Mutations in catB, the Gene Encoding Muconate Cycloisomerase, Activate Transcription of the Distal ben Genes and Contribute to a Complex Regulatory Circuit in Acinetobacter sp. Strain ADP1

Mutants of the bacterium Acinetobacter sp. strain ADP1 were selected to grow on benzoate without the BenM transcriptional activator. In the wild type, BenM responds to benzoate and cis,cis-muconate to activate expression of the benABCDE operon, which is involved in benzoate catabolism. This operon encodes enzymes that convert benzoate to catechol, a compound subsequently degraded by cat gene-encoded enzymes. In this report, four spontaneous mutants were found to carry catB mutations that enabled BenM-independent growth on benzoate. catB encodes muconate cycloisomerase, an enzyme required for benzoate catabolism. Its substrate, cis,cis-muconate, is enzymatically produced from catechol by the catA-encoded catechol 1,2-dioxygenase. Muconate cycloisomerase was purified to homogeneity from the wild type and the catB mutants.

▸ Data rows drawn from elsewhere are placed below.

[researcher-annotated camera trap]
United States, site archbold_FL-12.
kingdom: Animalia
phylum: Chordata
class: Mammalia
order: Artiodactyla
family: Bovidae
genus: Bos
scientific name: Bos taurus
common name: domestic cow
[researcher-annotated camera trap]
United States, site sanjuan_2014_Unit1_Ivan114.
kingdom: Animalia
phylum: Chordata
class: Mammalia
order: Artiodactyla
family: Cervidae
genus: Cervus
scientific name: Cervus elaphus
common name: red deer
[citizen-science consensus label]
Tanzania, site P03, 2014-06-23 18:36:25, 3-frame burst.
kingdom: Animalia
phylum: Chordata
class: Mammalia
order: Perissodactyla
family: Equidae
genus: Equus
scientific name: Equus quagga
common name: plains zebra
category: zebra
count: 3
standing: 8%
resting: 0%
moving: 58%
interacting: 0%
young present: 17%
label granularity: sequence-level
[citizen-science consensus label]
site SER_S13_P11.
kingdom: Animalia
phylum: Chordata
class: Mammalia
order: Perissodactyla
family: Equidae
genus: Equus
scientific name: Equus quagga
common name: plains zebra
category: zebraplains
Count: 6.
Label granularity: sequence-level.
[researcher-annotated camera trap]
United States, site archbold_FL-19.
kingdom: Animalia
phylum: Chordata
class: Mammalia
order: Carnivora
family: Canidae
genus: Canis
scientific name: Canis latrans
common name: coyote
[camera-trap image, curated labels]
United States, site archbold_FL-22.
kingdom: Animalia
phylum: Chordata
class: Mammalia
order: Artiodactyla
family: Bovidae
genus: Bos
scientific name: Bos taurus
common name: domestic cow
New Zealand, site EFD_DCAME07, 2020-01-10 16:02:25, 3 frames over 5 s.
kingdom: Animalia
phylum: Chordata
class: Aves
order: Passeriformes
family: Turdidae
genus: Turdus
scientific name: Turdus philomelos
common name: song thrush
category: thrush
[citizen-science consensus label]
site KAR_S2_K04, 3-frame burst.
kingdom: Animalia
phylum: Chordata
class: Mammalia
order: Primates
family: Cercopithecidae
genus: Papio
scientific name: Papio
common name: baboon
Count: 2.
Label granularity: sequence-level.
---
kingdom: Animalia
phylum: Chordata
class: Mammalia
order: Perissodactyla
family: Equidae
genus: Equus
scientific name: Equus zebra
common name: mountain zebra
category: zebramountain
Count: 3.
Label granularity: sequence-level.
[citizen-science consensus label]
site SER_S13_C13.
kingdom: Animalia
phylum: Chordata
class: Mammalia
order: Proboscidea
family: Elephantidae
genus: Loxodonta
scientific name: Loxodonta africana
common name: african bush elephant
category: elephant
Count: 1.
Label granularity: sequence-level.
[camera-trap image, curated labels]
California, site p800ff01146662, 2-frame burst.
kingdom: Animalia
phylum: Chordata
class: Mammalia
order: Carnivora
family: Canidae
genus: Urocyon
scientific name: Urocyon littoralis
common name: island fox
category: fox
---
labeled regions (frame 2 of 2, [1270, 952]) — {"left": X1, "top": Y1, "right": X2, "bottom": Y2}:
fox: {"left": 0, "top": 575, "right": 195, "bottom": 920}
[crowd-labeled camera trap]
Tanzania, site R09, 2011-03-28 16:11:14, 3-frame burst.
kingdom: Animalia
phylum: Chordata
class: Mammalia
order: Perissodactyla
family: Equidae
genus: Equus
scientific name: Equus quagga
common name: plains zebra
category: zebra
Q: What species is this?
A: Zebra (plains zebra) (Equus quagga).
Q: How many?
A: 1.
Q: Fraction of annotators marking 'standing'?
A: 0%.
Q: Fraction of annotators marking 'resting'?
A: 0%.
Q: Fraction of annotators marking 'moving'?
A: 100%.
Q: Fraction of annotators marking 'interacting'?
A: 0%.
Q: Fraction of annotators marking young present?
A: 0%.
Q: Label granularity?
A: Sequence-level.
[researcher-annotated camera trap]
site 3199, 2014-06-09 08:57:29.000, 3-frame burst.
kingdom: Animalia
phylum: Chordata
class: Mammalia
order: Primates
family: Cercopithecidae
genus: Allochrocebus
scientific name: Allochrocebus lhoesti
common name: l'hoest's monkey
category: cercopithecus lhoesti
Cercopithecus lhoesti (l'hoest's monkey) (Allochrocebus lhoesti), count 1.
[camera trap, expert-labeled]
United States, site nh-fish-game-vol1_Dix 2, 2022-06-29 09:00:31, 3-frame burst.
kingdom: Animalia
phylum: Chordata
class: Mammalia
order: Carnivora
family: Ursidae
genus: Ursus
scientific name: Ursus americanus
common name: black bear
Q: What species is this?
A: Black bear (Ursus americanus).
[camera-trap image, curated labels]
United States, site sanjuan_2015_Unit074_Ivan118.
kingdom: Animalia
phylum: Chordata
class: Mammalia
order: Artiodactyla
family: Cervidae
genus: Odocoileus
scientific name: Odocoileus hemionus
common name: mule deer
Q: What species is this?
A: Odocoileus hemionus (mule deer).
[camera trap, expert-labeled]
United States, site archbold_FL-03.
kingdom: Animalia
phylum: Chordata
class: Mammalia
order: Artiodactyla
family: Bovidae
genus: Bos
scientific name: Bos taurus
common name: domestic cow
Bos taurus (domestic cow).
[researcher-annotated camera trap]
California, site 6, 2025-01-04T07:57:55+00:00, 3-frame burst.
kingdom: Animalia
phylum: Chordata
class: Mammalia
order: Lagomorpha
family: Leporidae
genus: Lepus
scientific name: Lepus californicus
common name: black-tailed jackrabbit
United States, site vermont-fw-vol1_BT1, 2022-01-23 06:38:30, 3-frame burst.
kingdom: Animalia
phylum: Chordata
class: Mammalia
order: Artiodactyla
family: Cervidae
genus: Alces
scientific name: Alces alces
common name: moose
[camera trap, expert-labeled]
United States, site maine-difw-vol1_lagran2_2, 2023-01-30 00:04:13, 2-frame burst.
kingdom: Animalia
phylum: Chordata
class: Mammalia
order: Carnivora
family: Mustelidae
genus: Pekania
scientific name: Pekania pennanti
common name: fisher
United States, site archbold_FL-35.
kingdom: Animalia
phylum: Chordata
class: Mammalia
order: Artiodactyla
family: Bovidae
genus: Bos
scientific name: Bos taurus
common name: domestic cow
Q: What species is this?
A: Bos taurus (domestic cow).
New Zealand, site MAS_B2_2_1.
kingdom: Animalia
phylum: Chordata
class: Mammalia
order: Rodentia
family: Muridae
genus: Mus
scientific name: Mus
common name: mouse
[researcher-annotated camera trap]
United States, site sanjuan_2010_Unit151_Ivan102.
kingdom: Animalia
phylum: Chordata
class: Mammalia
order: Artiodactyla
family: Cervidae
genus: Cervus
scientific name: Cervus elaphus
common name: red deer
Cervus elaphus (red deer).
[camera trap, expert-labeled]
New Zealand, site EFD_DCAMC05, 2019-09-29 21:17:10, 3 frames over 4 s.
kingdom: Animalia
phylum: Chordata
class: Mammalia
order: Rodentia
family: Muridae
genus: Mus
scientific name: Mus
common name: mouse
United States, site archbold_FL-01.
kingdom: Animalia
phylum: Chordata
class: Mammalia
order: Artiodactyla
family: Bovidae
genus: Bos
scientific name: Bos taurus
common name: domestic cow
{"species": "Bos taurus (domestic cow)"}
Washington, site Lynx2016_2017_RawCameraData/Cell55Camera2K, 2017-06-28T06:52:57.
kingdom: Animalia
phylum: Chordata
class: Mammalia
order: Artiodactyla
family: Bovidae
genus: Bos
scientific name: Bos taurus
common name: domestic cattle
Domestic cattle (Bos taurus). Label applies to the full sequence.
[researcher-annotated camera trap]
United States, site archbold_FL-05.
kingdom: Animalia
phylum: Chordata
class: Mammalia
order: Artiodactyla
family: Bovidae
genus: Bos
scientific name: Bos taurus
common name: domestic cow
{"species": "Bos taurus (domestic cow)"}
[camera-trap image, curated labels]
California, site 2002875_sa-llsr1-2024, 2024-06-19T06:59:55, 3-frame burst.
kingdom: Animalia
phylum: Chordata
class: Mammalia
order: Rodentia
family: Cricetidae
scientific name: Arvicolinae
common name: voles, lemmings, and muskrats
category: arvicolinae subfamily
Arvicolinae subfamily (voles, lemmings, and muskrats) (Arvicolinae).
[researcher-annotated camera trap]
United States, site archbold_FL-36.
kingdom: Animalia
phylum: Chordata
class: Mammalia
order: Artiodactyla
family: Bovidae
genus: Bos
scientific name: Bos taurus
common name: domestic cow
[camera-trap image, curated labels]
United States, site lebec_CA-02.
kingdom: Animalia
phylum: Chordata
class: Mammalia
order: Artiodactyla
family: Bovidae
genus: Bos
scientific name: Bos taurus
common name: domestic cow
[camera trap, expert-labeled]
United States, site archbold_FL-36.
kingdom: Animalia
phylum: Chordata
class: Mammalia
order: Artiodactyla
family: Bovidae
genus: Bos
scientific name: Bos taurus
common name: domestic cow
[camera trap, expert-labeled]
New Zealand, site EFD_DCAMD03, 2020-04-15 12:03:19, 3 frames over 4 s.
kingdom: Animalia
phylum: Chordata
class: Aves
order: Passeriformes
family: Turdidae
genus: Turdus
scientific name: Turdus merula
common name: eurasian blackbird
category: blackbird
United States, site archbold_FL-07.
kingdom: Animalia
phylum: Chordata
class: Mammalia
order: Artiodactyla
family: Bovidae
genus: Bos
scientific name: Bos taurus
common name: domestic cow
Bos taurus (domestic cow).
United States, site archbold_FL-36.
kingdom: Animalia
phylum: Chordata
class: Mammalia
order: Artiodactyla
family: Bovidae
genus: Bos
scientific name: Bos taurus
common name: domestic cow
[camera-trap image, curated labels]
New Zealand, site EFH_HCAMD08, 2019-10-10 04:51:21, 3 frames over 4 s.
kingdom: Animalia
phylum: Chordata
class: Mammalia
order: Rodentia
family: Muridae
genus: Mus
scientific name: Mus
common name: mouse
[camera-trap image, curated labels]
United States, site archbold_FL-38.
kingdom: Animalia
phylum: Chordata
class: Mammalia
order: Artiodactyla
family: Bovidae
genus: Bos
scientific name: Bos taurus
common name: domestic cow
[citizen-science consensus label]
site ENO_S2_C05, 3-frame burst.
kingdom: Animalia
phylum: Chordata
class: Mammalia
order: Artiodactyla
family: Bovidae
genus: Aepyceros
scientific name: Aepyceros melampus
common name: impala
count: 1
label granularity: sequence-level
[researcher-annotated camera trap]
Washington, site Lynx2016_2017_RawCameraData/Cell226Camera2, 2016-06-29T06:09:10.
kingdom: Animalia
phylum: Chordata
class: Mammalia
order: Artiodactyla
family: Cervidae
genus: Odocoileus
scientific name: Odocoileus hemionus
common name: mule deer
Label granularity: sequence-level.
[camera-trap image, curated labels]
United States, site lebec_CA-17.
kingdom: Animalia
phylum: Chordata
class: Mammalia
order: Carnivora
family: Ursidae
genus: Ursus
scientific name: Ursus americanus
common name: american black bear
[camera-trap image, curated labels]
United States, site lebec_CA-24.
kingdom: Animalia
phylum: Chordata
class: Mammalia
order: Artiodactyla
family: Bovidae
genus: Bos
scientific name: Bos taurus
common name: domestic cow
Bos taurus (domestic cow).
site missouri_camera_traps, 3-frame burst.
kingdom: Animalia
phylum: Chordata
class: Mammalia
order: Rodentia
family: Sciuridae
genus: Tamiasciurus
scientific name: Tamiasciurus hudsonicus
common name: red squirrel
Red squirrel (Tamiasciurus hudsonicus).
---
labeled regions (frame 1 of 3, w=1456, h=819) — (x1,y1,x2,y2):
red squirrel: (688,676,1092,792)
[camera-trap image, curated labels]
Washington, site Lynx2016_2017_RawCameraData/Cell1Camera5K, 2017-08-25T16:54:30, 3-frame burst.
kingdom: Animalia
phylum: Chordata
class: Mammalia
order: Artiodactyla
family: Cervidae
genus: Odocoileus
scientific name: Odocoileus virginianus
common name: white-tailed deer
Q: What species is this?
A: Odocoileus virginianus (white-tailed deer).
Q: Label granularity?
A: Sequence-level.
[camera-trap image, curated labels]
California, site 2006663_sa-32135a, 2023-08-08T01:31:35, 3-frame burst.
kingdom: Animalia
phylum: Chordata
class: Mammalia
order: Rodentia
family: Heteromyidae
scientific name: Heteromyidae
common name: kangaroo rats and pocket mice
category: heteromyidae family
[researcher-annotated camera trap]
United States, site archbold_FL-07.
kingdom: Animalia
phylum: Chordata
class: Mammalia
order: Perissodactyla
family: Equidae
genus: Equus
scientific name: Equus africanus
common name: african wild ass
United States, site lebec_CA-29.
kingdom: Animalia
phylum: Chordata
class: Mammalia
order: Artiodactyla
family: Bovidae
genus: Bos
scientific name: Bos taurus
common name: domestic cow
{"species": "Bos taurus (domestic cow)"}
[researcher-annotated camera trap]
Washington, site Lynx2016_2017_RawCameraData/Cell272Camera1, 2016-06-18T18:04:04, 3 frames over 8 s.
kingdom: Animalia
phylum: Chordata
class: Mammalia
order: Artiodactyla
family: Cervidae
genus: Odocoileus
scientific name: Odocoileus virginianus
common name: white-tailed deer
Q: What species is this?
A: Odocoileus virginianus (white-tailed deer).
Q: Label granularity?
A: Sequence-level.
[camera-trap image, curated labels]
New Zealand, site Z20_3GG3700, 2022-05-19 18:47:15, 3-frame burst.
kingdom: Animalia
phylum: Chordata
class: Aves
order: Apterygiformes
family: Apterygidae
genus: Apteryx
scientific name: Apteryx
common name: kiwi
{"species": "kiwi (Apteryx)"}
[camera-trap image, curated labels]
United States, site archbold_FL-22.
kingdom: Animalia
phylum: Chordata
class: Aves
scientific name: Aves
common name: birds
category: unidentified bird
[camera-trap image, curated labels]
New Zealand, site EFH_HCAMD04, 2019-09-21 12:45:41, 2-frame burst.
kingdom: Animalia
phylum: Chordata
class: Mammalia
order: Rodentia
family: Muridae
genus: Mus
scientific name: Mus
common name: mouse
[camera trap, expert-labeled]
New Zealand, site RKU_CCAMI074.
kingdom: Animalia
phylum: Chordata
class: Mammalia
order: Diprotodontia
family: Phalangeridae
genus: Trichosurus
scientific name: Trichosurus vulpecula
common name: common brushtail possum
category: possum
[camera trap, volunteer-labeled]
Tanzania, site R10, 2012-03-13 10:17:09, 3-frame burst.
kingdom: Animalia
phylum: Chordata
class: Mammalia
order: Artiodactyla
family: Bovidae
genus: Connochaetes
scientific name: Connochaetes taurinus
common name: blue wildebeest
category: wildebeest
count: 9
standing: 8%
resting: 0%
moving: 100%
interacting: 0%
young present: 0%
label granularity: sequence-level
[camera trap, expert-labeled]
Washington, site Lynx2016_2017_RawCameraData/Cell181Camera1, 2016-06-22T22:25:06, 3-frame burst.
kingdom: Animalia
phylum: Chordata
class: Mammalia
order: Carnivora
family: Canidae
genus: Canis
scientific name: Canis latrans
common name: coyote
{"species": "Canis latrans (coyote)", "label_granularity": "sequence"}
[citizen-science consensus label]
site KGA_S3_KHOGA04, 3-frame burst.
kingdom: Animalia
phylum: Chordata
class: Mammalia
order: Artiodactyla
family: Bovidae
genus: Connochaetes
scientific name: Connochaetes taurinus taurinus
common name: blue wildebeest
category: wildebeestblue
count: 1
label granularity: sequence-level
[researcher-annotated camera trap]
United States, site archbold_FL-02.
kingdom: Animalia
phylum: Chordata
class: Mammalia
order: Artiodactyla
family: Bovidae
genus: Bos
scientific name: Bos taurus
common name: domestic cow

Each purified enzyme was active, although there were differences in the catalytic properties of the wild type and variant muconate cycloisomerases. Strains with a chromosomal benA::lacZ transcriptional fusion were constructed and used to investigate how catB mutations affect growth on benzoate. All of the catB mutations increased cis,cis-muconate-activated ben gene expression in strains lacking BenM. A model is presented in which the catB mutations reduce muconate cycloisomerase activity during growth on benzoate, thereby increasing intracellular cis, cis-muconate concentrations. This, in turn, may allow CatM, an activator similar to BenM in sequence and function, to activate ben gene transcription. CatM normally responds to cis,cis-muconate to activate cat gene expression. Consistent with this model, muconate cylcoisomerase specific activities in cell extracts of benzoate-grown catB mutants were low relative to that of the wild type. Moreover, the catechol 1,2-dioxygenase activities of the mutants were elevated, which may result from CatM responding to the altered intracellular levels of cis,cis-muconate and increasing catA expression. Collectively, these results support the important role of metabolite concentrations in controlling benzoate degradation via a complex transcriptional regulatory circuit.

本研究筛选得到可在不含BenM转录激活因子（BenM transcriptional activator）的条件下以苯甲酸为唯一碳源生长的不动杆菌属菌株ADP1（Acinetobacter sp. strain ADP1）突变体。野生型菌株中，BenM可响应苯甲酸与顺,顺-粘康酸（cis,cis-muconate），激活参与苯甲酸分解代谢的benABCDE操纵子（benABCDE operon）的表达，该操纵子编码的酶可将苯甲酸转化为儿茶酚，后续儿茶酚可由cat基因编码的酶进一步降解。本研究中共获得4株自发突变体，均携带catB基因突变（catB mutations），该突变可使菌株在缺失BenM的情况下仍能以苯甲酸为碳源生长。catB基因编码粘康酸环异构酶（muconate cycloisomerase），这是苯甲酸分解代谢过程中的必需酶类，其底物顺,顺-粘康酸由catA基因编码的儿茶酚1,2-双加氧酶（catechol 1,2-dioxygenase）催化儿茶酚生成。研究人员将野生型菌株与catB突变体中的粘康酸环异构酶纯化至均一状态，纯化所得酶均具有催化活性，但野生型与突变型粘康酸环异构酶的催化特性存在差异。研究人员构建了携带染色体benA::lacZ转录融合（chromosomal benA::lacZ transcriptional fusion）的菌株，以此探究catB突变如何影响菌株在苯甲酸培养基上的生长，所有catB突变均可在缺失BenM的菌株中增强顺,顺-粘康酸介导的ben基因表达。本研究提出如下调控模型：catB突变会降低菌株在苯甲酸培养基中生长时的粘康酸环异构酶活性，进而提升细胞内顺,顺-粘康酸的浓度，这一变化可使序列与功能均与BenM相似的激活因子CatM激活ben基因的转录。CatM通常可响应顺,顺-粘康酸以激活cat基因的表达，与该模型一致的是，以苯甲酸为碳源培养的catB突变体细胞提取物中，粘康酸环异构酶的比活性显著低于野生型菌株。此外，突变体的儿茶酚1,2-双加氧酶活性有所升高，这可能是由于CatM响应了细胞内顺,顺-粘康酸水平的改变并上调了catA基因的表达。综上，上述实验结果证实了代谢物浓度在通过复杂转录调控回路控制苯甲酸降解过程中的关键作用。